Question: How much lithium can we rely on being able to extract for the foreseeable future? Do we not have a shortage of any kind?

World lithium reserves 2016: https://minerals.usgs.gov/minerals/pubs/commodity/lithium/mc...

Also enlightening, world lithium reserves known in 2010: https://minerals.usgs.gov/minerals/pubs/commodity/lithium/mc...

Note that reported reserves have increased by ~41% in 6 years (14 million tonnes in 2016 up from 9.9 million in 2010) even as extraction accelerated. Companies have been putting more effort into discovery which has increased known reserves much faster than increasing extraction is drawing them down.

So no, no lithium shortage in the foreseeable future.

So no, no lithium shortage in the foreseeable future.

In addition, as of now cobalt and nickel are actually more valuable: https://waste-management-world.com/a/1-the-lithium-battery-r....

There are efforts underway to make lithium recycling effective at commercial scale, but the current chemistry of it and the current (low) cost of lithium metal means that not much is happening in this domain at the moment. Still, I would expect commercial lithium metal recycling long before before we are even remotely close to exhausting lithium stocks.

Whenever I see people asking this, or worse suggesting outright with great self-assurance that the lithium supply will soon run out, here is my thought process:

1. Musk is a seasoned business leader with 12+ years' experience running SpaceX and Tesla simultaneously, overseeing every aspect of the businesses, so far very successfully.

2. Clearly Musk knows he will need a large lithium supply, since Musk is not literally an idiot, which you would have to be in order to start the largest lithium battery factory in the world without thinking about lithium supply.

3. Clearly Musk investigated this matter.

4. Musk is moving forward as if lithium supply is not a problem.

5. QED, either lithium supply is not a problem, or Musk is investing billions into something that he has no plan for how to make work.

## Set exercise A
Reproduce the listing word for word, starting with the line that contains "In this photograph, would" and continuing through the final line of the listing.

## Data to process
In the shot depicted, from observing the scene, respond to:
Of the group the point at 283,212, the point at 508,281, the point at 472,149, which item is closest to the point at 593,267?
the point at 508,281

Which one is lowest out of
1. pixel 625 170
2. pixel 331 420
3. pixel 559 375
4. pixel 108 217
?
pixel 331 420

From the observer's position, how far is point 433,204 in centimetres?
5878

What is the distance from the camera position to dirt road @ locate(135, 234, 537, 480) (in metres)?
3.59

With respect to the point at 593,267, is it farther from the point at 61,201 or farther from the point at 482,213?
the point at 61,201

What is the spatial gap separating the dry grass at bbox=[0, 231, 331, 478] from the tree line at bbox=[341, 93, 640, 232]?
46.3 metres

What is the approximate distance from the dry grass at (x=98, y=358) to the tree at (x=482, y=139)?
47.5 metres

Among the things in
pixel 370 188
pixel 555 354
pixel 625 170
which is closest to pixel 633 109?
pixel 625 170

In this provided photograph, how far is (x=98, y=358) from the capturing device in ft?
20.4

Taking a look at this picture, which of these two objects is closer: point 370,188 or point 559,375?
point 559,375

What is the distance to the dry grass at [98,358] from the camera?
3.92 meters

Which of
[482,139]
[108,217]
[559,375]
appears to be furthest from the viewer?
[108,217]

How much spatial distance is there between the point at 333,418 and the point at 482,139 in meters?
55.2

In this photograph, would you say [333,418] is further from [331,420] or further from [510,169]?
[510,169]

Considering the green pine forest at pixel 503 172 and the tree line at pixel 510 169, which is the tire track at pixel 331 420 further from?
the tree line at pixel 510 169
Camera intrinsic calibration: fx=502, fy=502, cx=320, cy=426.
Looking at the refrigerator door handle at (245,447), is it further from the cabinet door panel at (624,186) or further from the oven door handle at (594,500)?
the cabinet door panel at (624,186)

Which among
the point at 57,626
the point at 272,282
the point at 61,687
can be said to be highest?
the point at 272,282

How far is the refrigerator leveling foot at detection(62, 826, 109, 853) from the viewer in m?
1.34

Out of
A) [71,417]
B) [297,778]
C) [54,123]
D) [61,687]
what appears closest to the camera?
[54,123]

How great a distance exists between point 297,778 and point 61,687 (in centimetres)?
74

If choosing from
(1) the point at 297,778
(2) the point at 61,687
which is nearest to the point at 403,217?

## Set exercise B
Answer these questions from the lithium supply discussion:
(i) By roughly what percentage did reported lithium reserves increase between 2010 and 2016?
(ii) Which two metals does the discussion say are currently more valuable than lithium?
(iii) How many years of experience running SpaceX and Tesla simultaneously does the discussion attribute to Musk?

## Result A
In this photograph, would you say [333,418] is further from [331,420] or further from [510,169]?
[510,169]

Considering the green pine forest at pixel 503 172 and the tree line at pixel 510 169, which is the tire track at pixel 331 420 further from?
the tree line at pixel 510 169
Camera intrinsic calibration: fx=502, fy=502, cx=320, cy=426.
Looking at the refrigerator door handle at (245,447), is it further from the cabinet door panel at (624,186) or further from the oven door handle at (594,500)?
the cabinet door panel at (624,186)

Which among
the point at 57,626
the point at 272,282
the point at 61,687
can be said to be highest?
the point at 272,282

How far is the refrigerator leveling foot at detection(62, 826, 109, 853) from the viewer in m?
1.34

Out of
A) [71,417]
B) [297,778]
C) [54,123]
D) [61,687]
what appears closest to the camera?
[54,123]

How great a distance exists between point 297,778 and point 61,687 (in centimetres)?
74

If choosing from
(1) the point at 297,778
(2) the point at 61,687
which is nearest to the point at 403,217?

## Result B
(i) About 41%, from 9.9 million tonnes in 2010 to 14 million tonnes in 2016.
(ii) Cobalt and nickel.
(iii) 12+ years.